▶ **What the task asks**
Reproduce exactly the line containing "Kei-chan no NEW" and each line after it until the listing ends, leaving pictures out.

▶ **Data block**
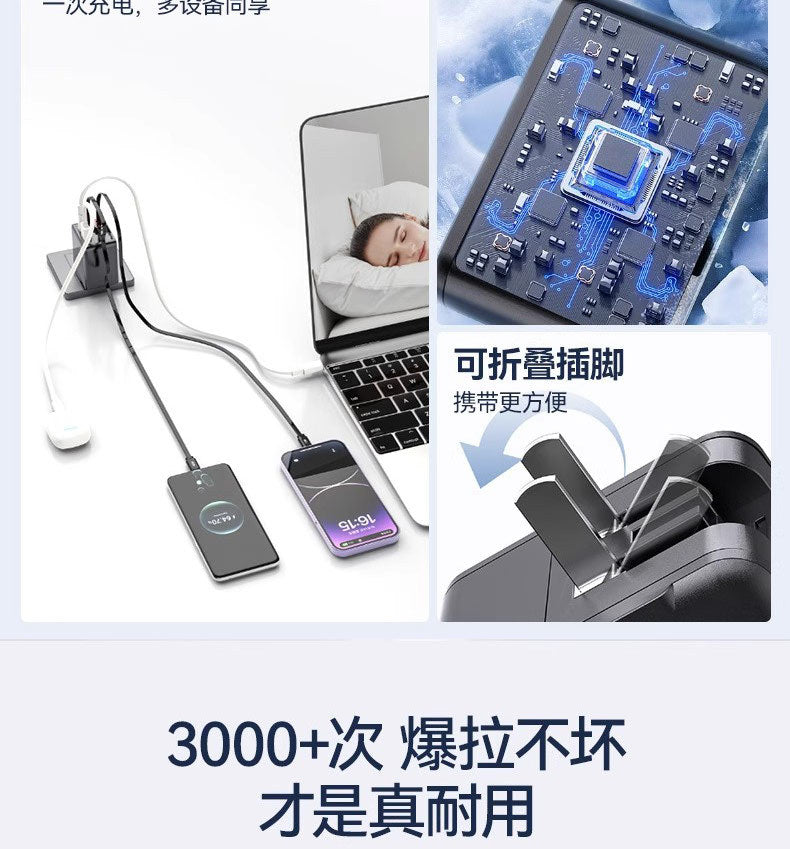 2025 New Car Charger Super Fast Charging 45W Three-In-One Pd Suitable for Apple and Huawei Retractable Cable Flash Charging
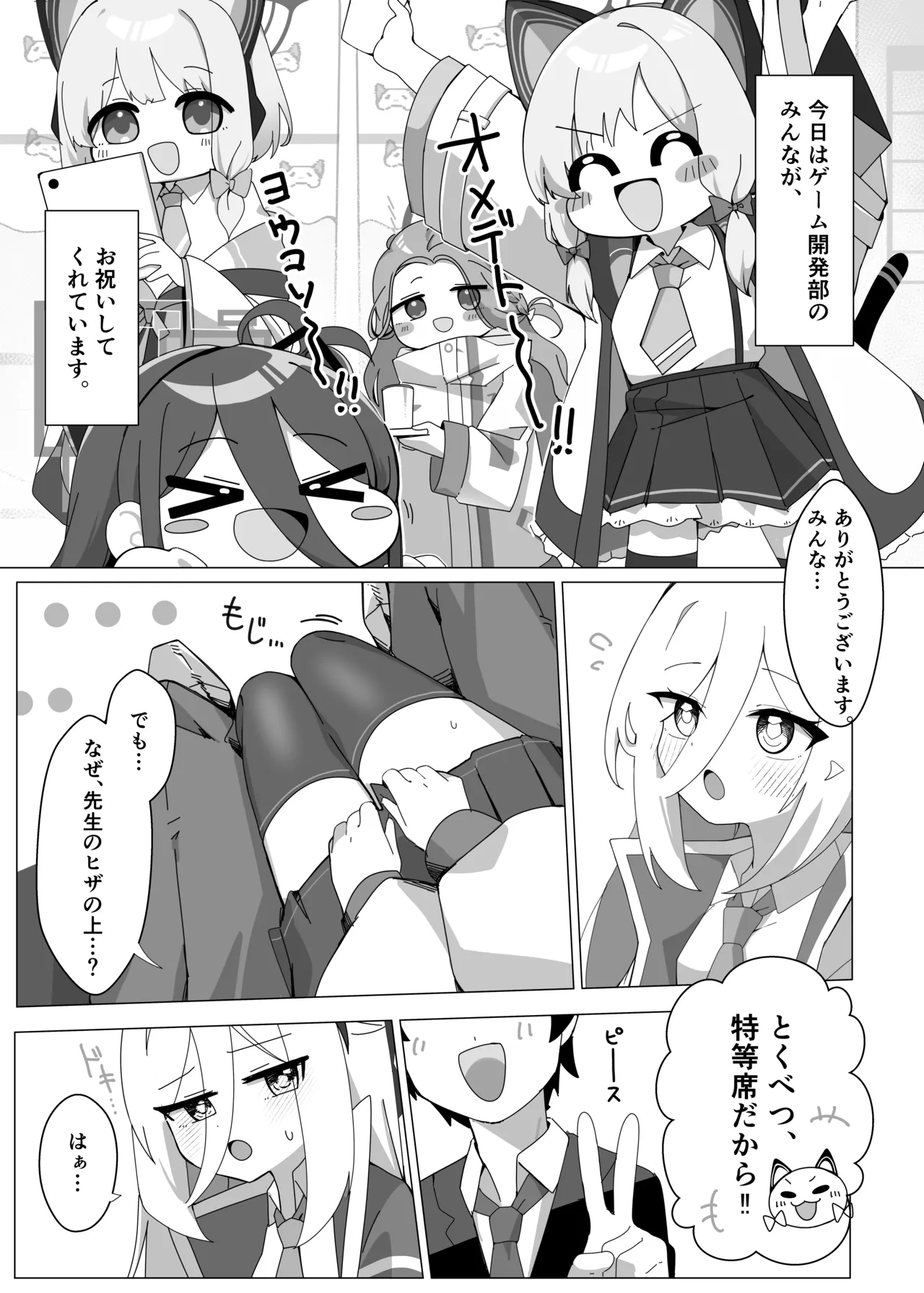 Kei-chan no NEW Body wa ZakoZako Kando!? page 5 full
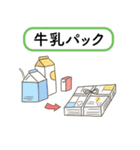 ごみ分別。ごみ収集のお知らせ。資源回収（個別スタンプ：11）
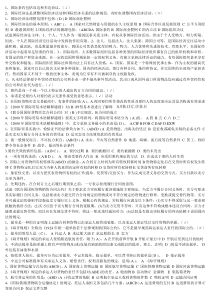 国际经济法复习2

▶ **Answer to this exercise**
 Kei-chan no NEW Body wa ZakoZako Kando!? page 5 full
 ごみ分別。ごみ収集のお知らせ。資源回収（個別スタンプ：11）
 国际经济法复习2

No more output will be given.